Goal of the exercise: Copy out only the span from the line with "How far is (x=1176, y=769)" to the end of the data, both ends kept, word for word.

* Begin Excerpted data *

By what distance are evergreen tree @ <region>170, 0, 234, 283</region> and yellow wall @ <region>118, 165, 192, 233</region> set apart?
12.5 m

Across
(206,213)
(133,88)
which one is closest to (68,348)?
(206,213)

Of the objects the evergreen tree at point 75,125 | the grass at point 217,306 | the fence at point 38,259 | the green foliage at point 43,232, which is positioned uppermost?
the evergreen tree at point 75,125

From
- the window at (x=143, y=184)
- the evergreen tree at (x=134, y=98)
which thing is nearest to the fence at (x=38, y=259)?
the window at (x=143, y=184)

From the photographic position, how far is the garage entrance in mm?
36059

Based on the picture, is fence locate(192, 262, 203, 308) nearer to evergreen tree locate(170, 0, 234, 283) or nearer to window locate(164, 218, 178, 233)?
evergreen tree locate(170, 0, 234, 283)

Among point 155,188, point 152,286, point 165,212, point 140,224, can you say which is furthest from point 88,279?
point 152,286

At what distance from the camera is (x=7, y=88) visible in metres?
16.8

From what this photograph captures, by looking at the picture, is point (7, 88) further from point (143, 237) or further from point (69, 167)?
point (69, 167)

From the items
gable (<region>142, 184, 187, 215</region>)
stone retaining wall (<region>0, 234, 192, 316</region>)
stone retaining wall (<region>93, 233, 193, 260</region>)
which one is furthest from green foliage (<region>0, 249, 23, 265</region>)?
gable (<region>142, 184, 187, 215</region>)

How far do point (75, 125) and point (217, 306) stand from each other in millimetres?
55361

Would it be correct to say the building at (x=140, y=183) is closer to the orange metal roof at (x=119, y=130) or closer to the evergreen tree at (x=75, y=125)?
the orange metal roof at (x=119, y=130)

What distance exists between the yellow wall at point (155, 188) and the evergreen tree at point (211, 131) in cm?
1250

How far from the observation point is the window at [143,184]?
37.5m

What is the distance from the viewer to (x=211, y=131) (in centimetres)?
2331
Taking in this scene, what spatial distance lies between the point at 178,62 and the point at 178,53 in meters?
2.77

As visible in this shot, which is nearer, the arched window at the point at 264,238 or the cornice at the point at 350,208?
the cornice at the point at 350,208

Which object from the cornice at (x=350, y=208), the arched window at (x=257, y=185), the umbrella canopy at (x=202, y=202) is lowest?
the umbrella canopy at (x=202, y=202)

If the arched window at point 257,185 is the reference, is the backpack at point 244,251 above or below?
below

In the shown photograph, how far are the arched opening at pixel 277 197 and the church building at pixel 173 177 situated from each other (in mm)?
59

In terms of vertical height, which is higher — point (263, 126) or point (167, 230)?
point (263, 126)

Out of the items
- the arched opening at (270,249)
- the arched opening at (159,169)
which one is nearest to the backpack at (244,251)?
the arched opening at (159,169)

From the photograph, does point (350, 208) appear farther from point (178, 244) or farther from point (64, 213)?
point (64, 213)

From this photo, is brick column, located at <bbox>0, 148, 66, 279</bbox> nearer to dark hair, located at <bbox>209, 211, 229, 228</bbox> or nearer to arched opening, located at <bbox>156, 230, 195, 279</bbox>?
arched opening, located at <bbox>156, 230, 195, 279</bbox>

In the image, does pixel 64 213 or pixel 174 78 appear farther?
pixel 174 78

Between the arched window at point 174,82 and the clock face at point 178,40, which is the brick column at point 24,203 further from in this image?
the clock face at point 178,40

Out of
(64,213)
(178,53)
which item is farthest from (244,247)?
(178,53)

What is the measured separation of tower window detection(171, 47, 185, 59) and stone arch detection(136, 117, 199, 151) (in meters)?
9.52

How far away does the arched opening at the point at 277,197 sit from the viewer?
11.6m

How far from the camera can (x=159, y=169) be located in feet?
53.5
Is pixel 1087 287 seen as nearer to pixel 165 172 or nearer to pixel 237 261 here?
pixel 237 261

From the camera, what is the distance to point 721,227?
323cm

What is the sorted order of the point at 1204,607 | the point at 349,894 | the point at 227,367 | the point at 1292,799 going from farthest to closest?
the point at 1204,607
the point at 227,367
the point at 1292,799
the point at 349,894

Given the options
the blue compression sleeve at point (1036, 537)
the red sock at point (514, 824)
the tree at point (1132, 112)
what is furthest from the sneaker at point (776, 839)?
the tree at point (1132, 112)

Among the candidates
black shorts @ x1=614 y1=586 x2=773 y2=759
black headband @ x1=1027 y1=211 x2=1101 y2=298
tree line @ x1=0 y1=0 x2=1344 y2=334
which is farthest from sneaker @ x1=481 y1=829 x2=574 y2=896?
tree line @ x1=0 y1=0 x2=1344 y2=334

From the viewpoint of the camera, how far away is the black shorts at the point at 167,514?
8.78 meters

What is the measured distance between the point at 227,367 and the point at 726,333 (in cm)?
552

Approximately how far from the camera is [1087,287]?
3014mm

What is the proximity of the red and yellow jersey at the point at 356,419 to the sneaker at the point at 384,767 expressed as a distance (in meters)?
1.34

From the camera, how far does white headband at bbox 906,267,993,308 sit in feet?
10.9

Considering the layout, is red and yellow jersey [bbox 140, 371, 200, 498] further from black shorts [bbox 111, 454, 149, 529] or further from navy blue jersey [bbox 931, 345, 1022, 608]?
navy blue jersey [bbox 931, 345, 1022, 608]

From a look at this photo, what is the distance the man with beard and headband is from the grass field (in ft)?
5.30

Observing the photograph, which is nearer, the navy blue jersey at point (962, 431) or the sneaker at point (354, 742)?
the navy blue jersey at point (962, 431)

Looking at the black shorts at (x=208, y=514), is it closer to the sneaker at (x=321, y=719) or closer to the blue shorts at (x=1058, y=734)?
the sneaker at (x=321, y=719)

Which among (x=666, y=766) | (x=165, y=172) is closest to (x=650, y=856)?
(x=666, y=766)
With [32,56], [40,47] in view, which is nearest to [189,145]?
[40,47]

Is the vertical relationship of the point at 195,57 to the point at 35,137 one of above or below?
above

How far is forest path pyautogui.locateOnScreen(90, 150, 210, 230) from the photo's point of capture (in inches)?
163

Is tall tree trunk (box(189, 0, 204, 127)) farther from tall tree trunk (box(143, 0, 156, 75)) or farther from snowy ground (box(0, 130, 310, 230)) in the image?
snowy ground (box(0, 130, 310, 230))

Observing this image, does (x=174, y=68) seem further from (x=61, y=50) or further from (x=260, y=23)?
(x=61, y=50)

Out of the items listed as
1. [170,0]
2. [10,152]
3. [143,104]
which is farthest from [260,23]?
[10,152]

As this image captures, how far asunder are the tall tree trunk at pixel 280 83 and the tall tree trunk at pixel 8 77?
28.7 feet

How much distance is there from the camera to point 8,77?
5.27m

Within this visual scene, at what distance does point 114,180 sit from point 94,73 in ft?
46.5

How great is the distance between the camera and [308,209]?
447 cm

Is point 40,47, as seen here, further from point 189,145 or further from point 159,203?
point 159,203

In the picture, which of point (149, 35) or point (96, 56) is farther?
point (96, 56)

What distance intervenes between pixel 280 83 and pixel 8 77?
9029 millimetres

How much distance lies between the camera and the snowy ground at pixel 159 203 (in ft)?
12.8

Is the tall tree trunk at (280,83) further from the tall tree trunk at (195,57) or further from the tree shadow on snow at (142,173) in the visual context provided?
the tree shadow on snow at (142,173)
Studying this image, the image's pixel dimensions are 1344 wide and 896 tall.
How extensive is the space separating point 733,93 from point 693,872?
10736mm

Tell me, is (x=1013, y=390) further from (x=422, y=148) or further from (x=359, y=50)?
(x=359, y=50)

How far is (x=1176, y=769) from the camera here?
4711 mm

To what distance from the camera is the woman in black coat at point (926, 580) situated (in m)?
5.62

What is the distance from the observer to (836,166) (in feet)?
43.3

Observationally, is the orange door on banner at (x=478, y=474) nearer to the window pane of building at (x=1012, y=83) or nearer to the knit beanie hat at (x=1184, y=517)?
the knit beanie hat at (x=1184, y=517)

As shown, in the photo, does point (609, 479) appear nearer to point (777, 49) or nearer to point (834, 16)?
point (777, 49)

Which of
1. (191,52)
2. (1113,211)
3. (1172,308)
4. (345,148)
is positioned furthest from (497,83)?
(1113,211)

* End Excerpted data *

Answer to this exercise:
How far is (x=1176, y=769) from the camera here?
4711 mm

To what distance from the camera is the woman in black coat at point (926, 580) situated (in m)?
5.62

What is the distance from the observer to (836,166) (in feet)?
43.3

Observationally, is the orange door on banner at (x=478, y=474) nearer to the window pane of building at (x=1012, y=83) or nearer to the knit beanie hat at (x=1184, y=517)?
the knit beanie hat at (x=1184, y=517)

As shown, in the photo, does point (609, 479) appear nearer to point (777, 49) or nearer to point (834, 16)?
point (777, 49)

Which of
1. (191,52)
2. (1113,211)
3. (1172,308)
4. (345,148)
is positioned furthest from (497,83)?
(1113,211)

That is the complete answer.